A few days after crossing the Formaggian border to offer his services to his old friend the Count of Calvacasa, Captain Pierre d'Arson of Armagnac has been captured in a cavalry skirmish and carried off to The Rock, a small fort in the River Orlo estuary.
Filippo Scolari, the famed pirate of the Glambrian Sea, has decided he would free d'Arson. The pirates have an extensive network of informators, so they knew where to find the Captain.
The river is the natural border between QF and Böhnstadt. A strong central fortification, Forte Prada defends the only bridge armies can cross, and many smaller ones surround this central one. The Rock is one of these, built to prevent enemy ships sailing up the river. Its garrison is currently understrength, with only two 48-pounder cannon and crew, a platoon of fourteen marines, an NCO and an officer. An armed cutter sails from Forte Prada monthly to bring supplies, or the inhabitants can light a pyre to signal for reinforcements.
The Rock actually consist of multiple islands: a sand bank, two lower islands and a granite hill. The Old Fort is atop this hill. Buildings of wood and stone were raised around this natural core: the redoubts can withstand a good deal of cannonade and a barbette tower protrudes from the main fortifications - the guns are held here.
The fortress itself has three floors, connected by two ramps. The first is sea level, with the docks, a storage area and the tower.
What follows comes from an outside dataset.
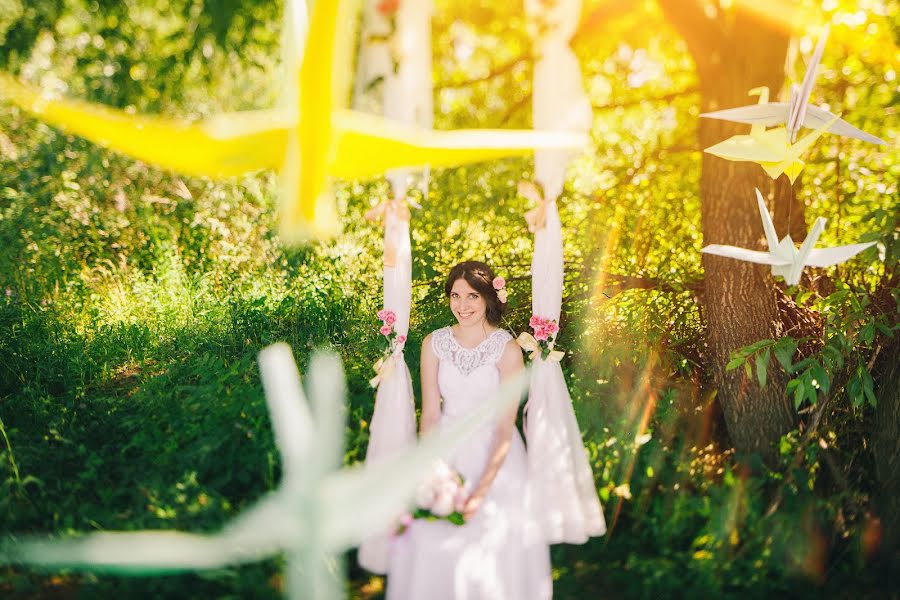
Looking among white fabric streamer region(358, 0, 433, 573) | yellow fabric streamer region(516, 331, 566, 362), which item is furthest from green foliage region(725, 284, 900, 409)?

The second is the quarters of the Marines with a low wall, and the third and highest is the Old Fort, serving mostly as a point of observation for the artillery.
Scolari concocted a plan that was simple to execute yet daring enough to be unexpected by the defenders. First of all, he sailed on a foggy night and approached with his cutter Helena as close as he could without being noticed. He prepared a storming party which consisted of him and a group of trusted pirates. Quartermaster Ferruggio held command on the ship, with four gunners and three sailors remaining on deck.
Scolari's storming party consisted of him and four others. They were all expert fighters and the Formaggian marines knew his name too well, so he expected a short resistance despite being outnumbered at least three to one.
The party prepared a small boat and took up their arms at dawn. Scolari alone had no firearm on him: he trusted his long rapier more - an unwieldy weapon on a ship's deck, but on ground his mastery was uncontested. He's also had a good length of rope across his chest. The marksman Palestrina had a long rifle: he was to remain behind and take out the enemy from long range. Sergio di Campa, a former palace guard and sergeant of the regulars, wielded a halberd with a short shaft tailored to his needs: even Scolari would not dare come to blows with him. The Glambrian Jean-Baptiste Guzain used a sword and a short cutlass, and the fifth, Luigi di Trattore prepared two blunderbusses loaded with birdshot, ground glass and other delicate things to blast his way through anything that puts up a resistance.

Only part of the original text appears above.